By | 2018-02-19T17:09:45+00:00 giugno 1st, 2017|Blog|3 Comments

About the Author:

3 Commenti

  1. Stefania 2 giugno 2017 al 07:45

    Grazie Alberto! Riuniamoci in cerchio, su un prato. Danziamo, facciamo un picnic, che suona come una parola antica e forse da ridere ed è bella proprio per questo. La vita è bella, quella vissuta con i 5 sensi, in relazione con gli altri e con l’aggiunta di un ingrediente: la coscienza di essere vivi e responsabili per la propria vita.
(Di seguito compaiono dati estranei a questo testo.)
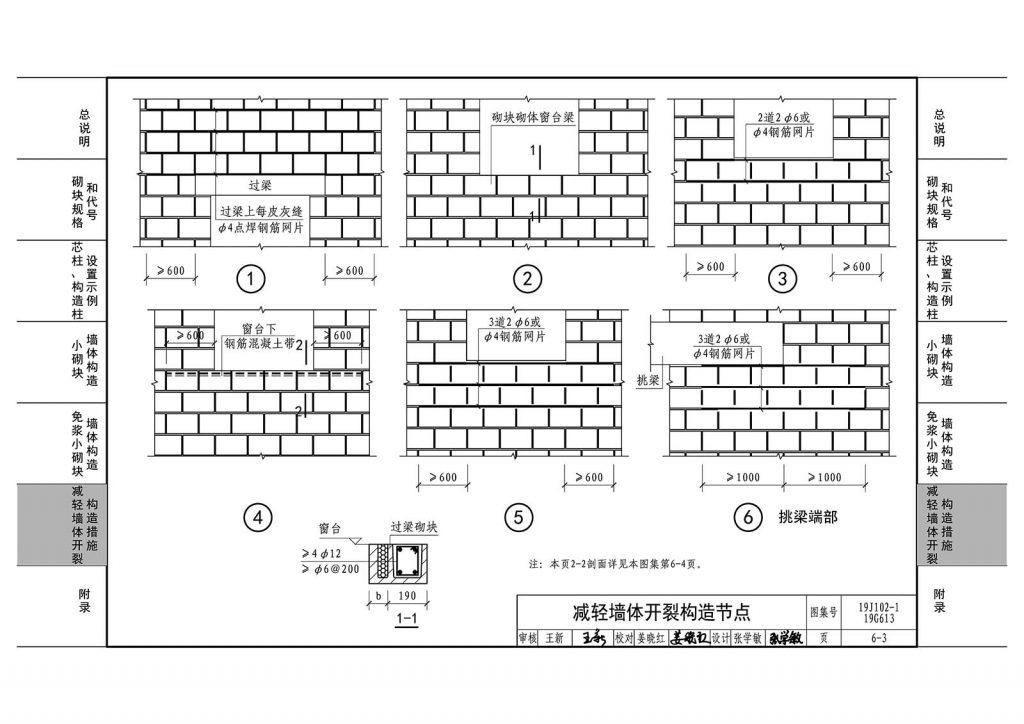 减轻墙体开裂构造节点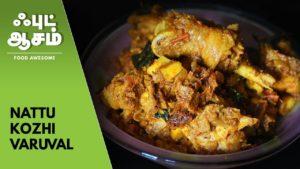 நாட்டுகோழி வறுவல் – Delicious Nattu Kozhi Varuval | Food Awesome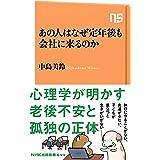 あの人はなぜ定年後も会社に来るのか (NHK出版新書 644)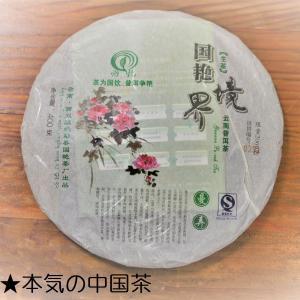 国艶境界・曼弄  (賀開古樹生茶) 2009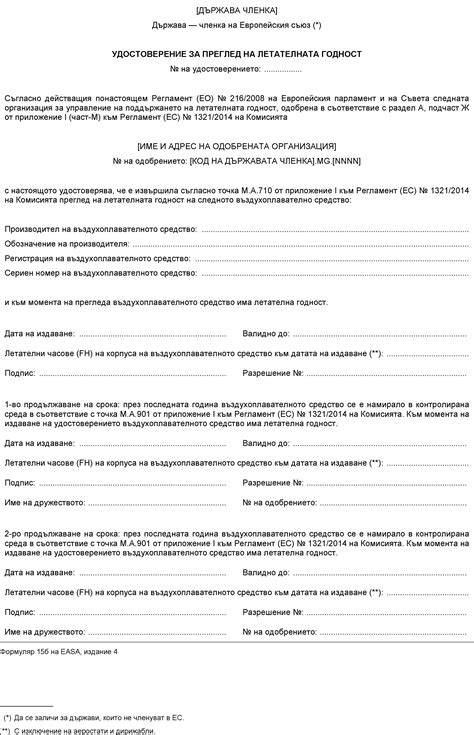 Ballast Operator Cover Letter by Habilitation Specialist Sle Resume Resume Format For Teaching Germany And The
  2. Rosa 7 giugno 2017 al 15:38

    Il tuo articolo,caro Alberto,fa riflettere tantissimo e le tue parole sono cariche di saggezza.Grazie, grazie,grazie!!!
    Hai ragione da vendere.,i giovani hanno davvero bisogno che qucuno li riporti al mondo reale insegnando loro la grande gioia che si può provare soltanto “vivendo” la vita. Noi adulti abbiamo il dovere di fare questo e non solo per i nostri figli.
    Onorata di essere tua amica.Ti abbraccio forte forte.A prestissimo?

  3. Giulia 9 giugno 2017 al 06:45

    Sei GRANDE GRANDE GRANDE. Grazie di esistere io posso condividere e mostrare ciò ai miei alunni e alle mamme che sono anche mie alunne (longevity).Grazie???